Simplified QAT Configuration File

Table 1 describes the fields in the retrain_config_tf.proto file. Find the file in /amct_tensorflow/proto/retrain_config_tf.proto under the AMCT installation directory.

Based on this file, you can configure the simplified QAT configuration file, the simplified sparsity configuration file, or the simplified compression combination configuration file.

Table 1 retrain_config_tf.proto

Parameter

Required/Optional

Type

Field

Description

AMCTRetrainConfig

-

-

-

Simplified QAT configuration of AMCT.

Repeated

String

skip_layers

Layers to skip compression. It is globally effective, which efficiently realizes the same functionality for extended features. If this field is set, you can skip the settings of the extended quant_skip_layers and regular_prune_skip_layers.

If both skip_layers and quant_skip_layers or both skip_layers and regular_prune_skip_layers are configured, the union set is used.

Repeated

String

skip_layer_types

Types of layers to skip compression. It is globally effective, which efficiently realizes the same functionality for extended features. If this field is set, you can skip the settings of the extended quant_skip_types and regular_prune_skip_types.

If both skip_layer_types and quant_skip_types are set or both skip_layer_types and regular_prune_skip_types are set, the union is used.

Repeated

RetrainOverrideLayer

override_layer_configs

Layers to override. It is used to determine which layers are to be differentiatedly quantized.

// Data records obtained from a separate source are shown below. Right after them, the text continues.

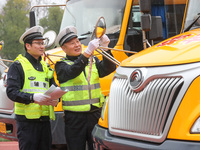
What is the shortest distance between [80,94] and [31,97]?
20.9 inches

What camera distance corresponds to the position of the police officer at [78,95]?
168 inches

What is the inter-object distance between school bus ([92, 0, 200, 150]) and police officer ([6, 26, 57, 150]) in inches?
55.2

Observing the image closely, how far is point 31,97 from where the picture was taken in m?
4.27

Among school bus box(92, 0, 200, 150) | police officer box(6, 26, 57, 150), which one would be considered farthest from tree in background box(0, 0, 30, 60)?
school bus box(92, 0, 200, 150)

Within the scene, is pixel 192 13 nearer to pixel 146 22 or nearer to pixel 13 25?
pixel 146 22

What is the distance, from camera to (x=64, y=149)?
18.6 ft

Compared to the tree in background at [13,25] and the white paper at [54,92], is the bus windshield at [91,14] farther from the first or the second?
the tree in background at [13,25]

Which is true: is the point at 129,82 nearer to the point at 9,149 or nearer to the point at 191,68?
the point at 191,68

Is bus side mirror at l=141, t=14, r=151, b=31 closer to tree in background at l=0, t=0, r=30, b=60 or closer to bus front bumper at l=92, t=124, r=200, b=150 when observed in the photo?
bus front bumper at l=92, t=124, r=200, b=150

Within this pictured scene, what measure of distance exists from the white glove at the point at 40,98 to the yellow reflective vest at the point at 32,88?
0.20 m

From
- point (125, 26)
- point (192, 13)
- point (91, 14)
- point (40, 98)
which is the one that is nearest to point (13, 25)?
point (91, 14)

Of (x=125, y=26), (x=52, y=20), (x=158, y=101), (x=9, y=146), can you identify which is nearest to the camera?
(x=158, y=101)

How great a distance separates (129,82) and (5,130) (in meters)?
3.79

For example, by using this parameter, you can perform differentiated quantization on some layers to change the setting of the global quantization configuration parameter from INT8 quantization to INT4 quantization. The current version supports only INT8 quantization.

Parameter priority:

  • Quantization scenario: override_layer_configs > override_layer_types > retrain_data_quant_config/retrain_weight_quant_config
  • Sparsity scenario: override_layer_configs > override_layer_types > prune_config

Repeated

RetrainOverrideLayerType

override_layer_types

Types of layers to override. It is used to determine which layers are to be differentiatedly quantized.

For example, by using this parameter, you can perform differentiated quantization on some layers to change the setting of the global quantization configuration parameter from INT8 quantization to INT4 quantization. The current version supports only INT8 quantization.

Parameter priority:

  • Quantization scenario: override_layer_configs > override_layer_types > retrain_data_quant_config/retrain_weight_quant_config
  • Sparsity scenario: override_layer_configs > override_layer_types > prune_config

Optional

FakequantPrecisionMode

fakequant_precision_mode

scale_d value precision mode of the quantization custom operator in the fake-quantized model.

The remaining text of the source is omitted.